# What is the REAL story behind legal liability?



## SWriverstone (Sep 3, 2009)

While there are many different reasons why a landowner might not want MTBers riding on their property, I think it's fair to say that a BIG one—the one that comes up all the time—is liability, or put simply, the fear of being sued if something bad happens.

I'm really wondering what the REALITY of this is? It just seems that a lot of the liability thing falls squarely into the mythology camp.

Questions I'm pondering are...

1) How often do people who hurt themselves on someone else's property actually take the property owner to court? (Every day? Or more like a couple times a year?)

2) More specifically, how often does this happen in the context of outdoor recreationists suing a landowner when they hurt themselves out in the woods, e.g. from crashing their bicycle in a ditch?

3) There is this thing we've all heard of called a liability waiver. Are these things worth a damn? In other words, the mythology says "a waiver doesn't mean squat—the person who signed the waiver can still take you to court." If this is true, then what's the point of having a waiver in the first place if it's worthless?

## What you have to do:
Carry on the forum thread about landowner liability and mountain biking, picking up right after its last sentence.

[Short descriptive captions]
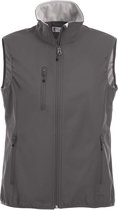 Clique Basic Softshell Vest Ladies 020916 - Vrouwen - Pistol - L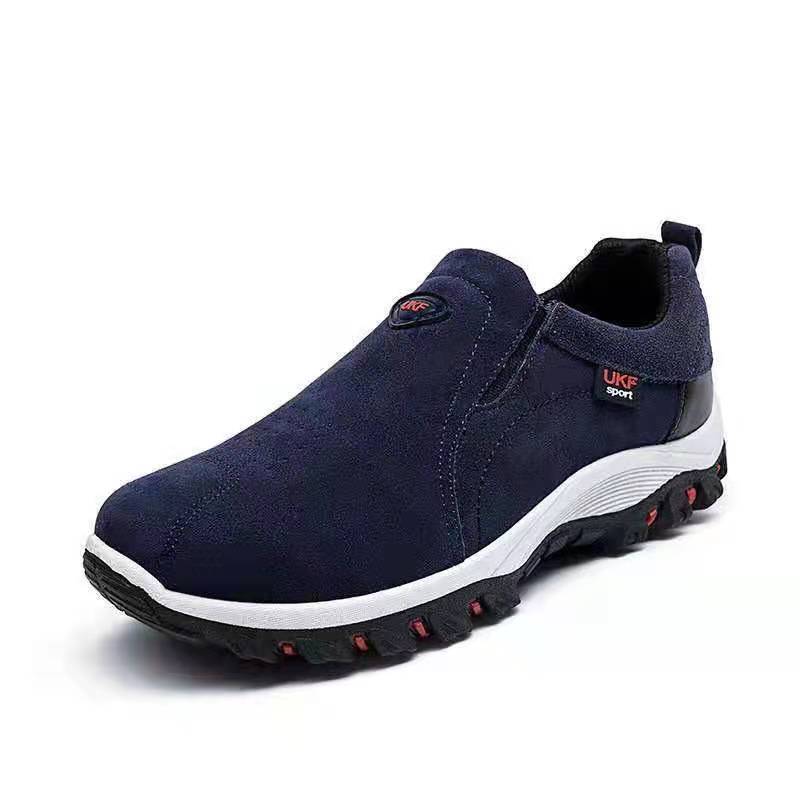 🐂 Sapatos masculinos de couro de bezerro fabricados na Austrália 👞 Costurados à mão, fáceis de calçar e descalçar ✅ Suporte para o arco do pé, alívio da dor - caminhada confortável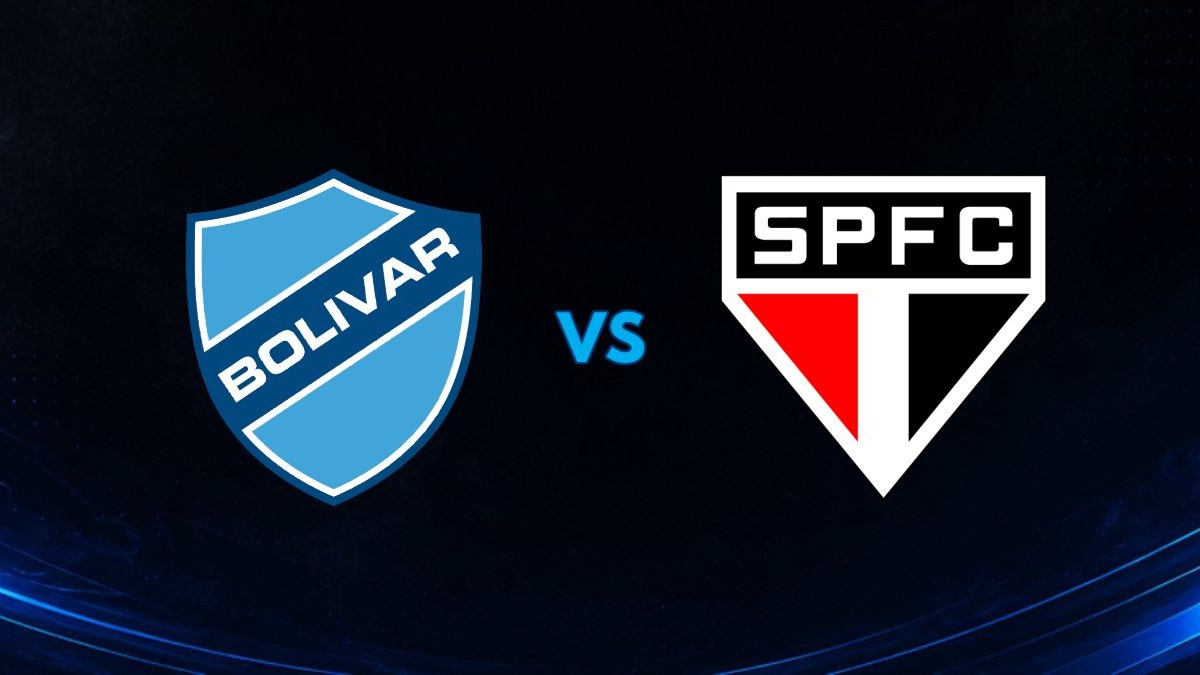 Bolívar vs Sao Paulo EN VIVO: ¿a qué hora juegan y dónde ver la ida de los octavos de final de la Copa Sudamericana?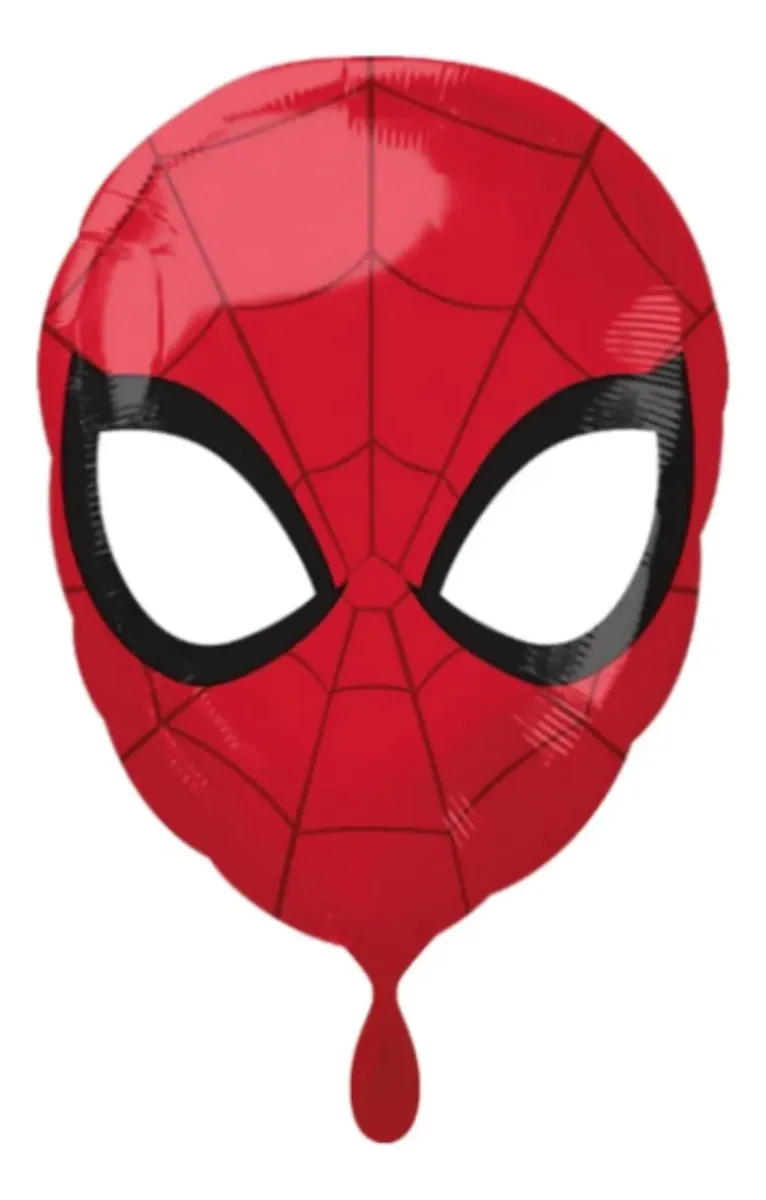 Combo Spiderman Hombre Araña Globo Héroe Fiesta - Imagen 3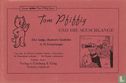 Tom Pfiffig und die Seeschlange [roodgekleurde cover] - Afbeelding 1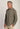 Vince Agave Button Down by True Grit at 6Whiskey, six whisky, collared, button up, buttons, natural buttons, front pockets, soft, comfortable, long sleeve, date night, rodeo, country concert, western casual, casual. Side view.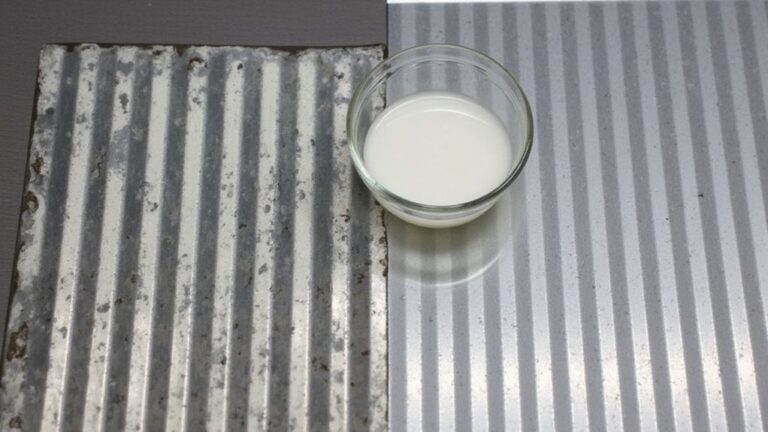 Will Vinegar Clean Galvanized Metal?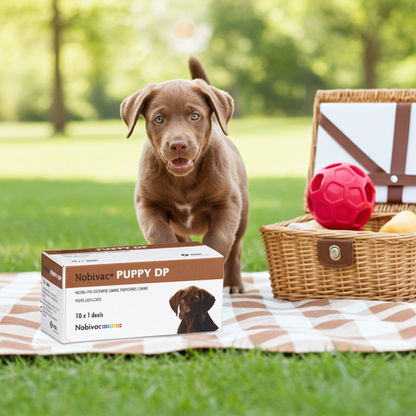 Vacuna Nobivac Puppy Mascotas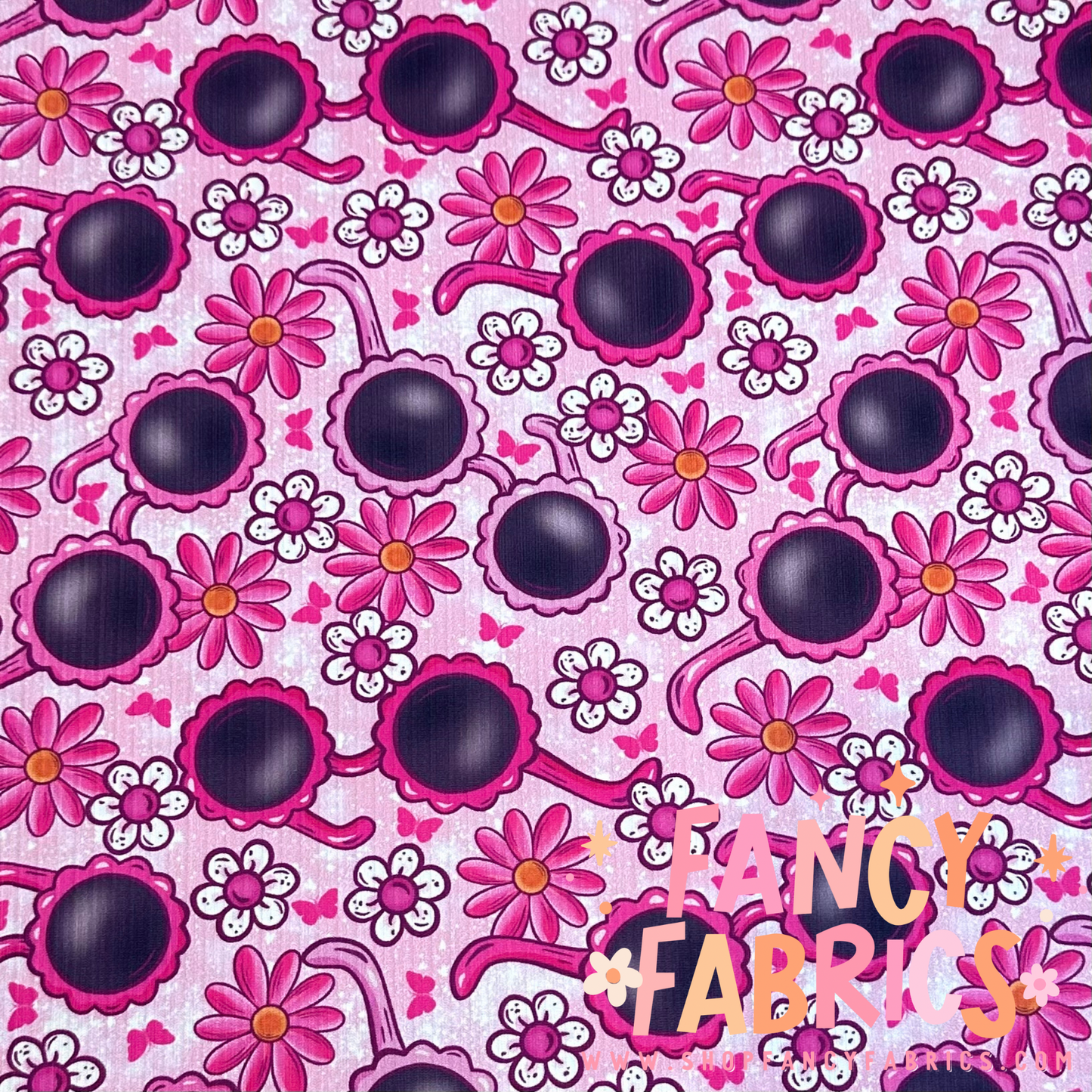 Flower Sunnies | 6x6 Scaling | Skinny Rib | Ready To Ship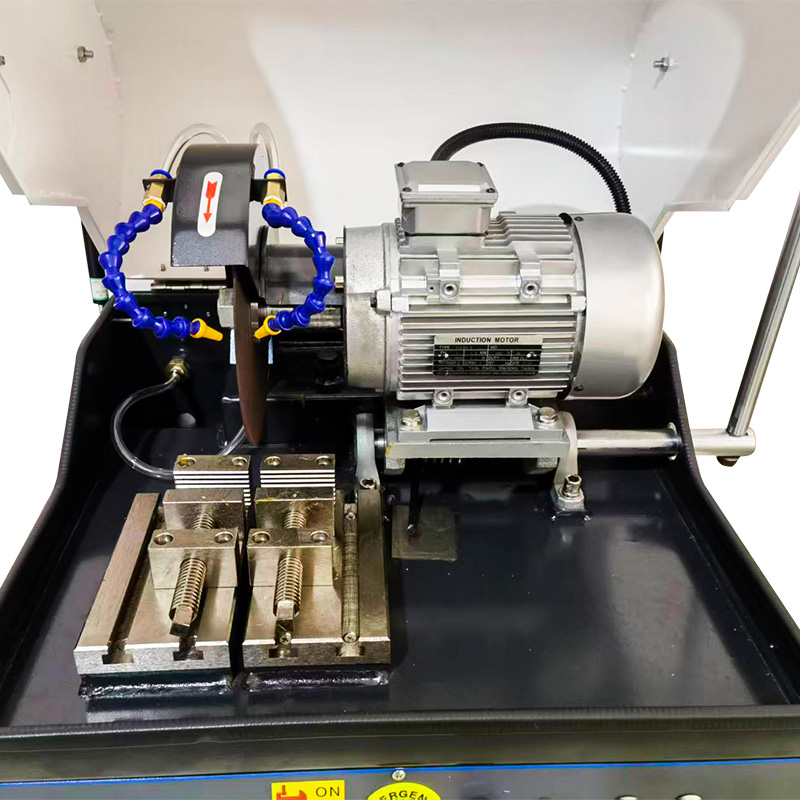 Ruční metalografický vzorkový přesný řezací stroj Q Series/SQ Series
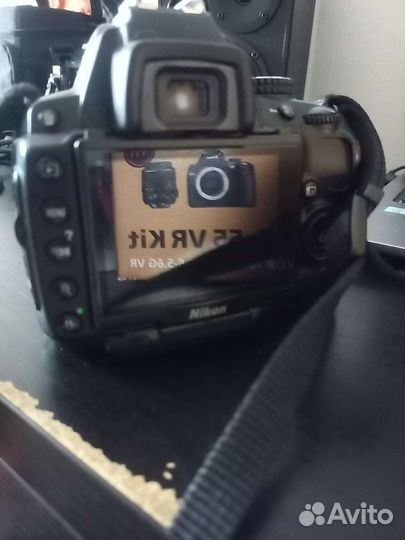 Зеркальный фотоаппарат nikon d5000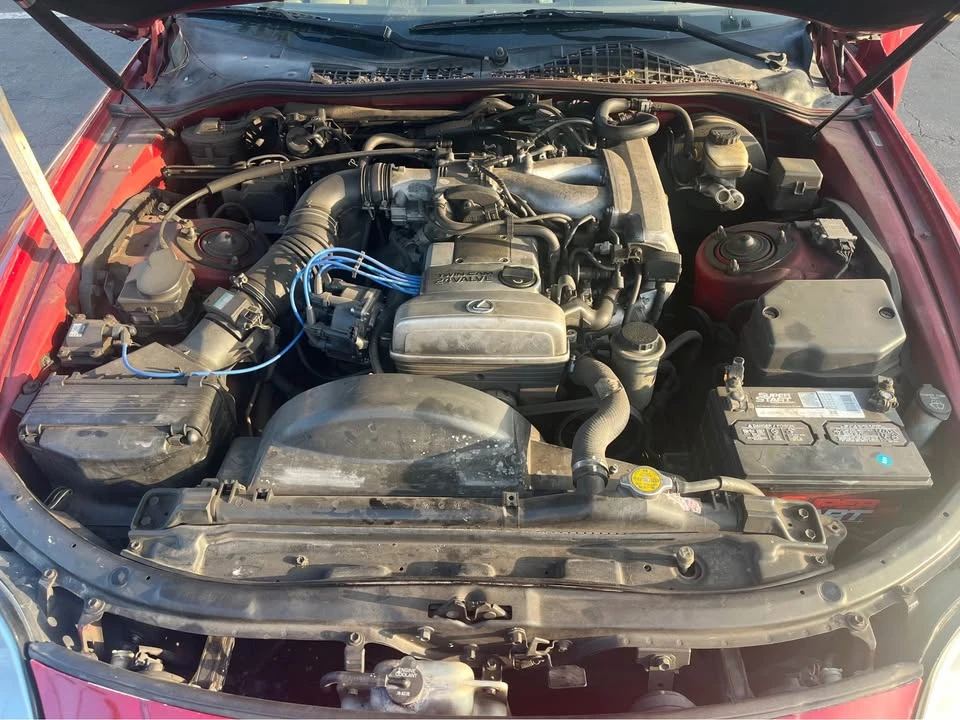 1997 Lexus SC400 - Image 3 of 4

## Task answer:
I'd love to hear from any lawyers on the forum about this...as well as anyone who has ever been involved in a lawsuit like this.

Scott


----------



## zrm (Oct 11, 2006)

Fear of lawsuits is certaily part of the equation, but a lot of property owners I've talked with cite the lack of respect MTBers have as being as big an issue as liability. Way to many of us do not stay on established trails, create "features", make new trails etc without regard for the property owners.

Many owners would have no problem if riders just stayed on the established route and passed through quickly and quietly and respected their property. 

As to the legal issues, I'm not an expert but I do know laws on property owner liability varies state to state


----------



## Megashnauzer (Nov 2, 2005)

anyone can sue anybody for anything. even though you may not be found liable there are still lawyer fees. from what i understand, if someone sues, they sue everybody, land owner, bike club, bike manufacturer, bike manufacturer's dog...it's ridiculous.


----------



## Megashnauzer (Nov 2, 2005)

waivers are a gray area to me. contact the imba insurance guy. he's got all the answers.


----------



## Trail Ninja (Sep 25, 2008)

#2.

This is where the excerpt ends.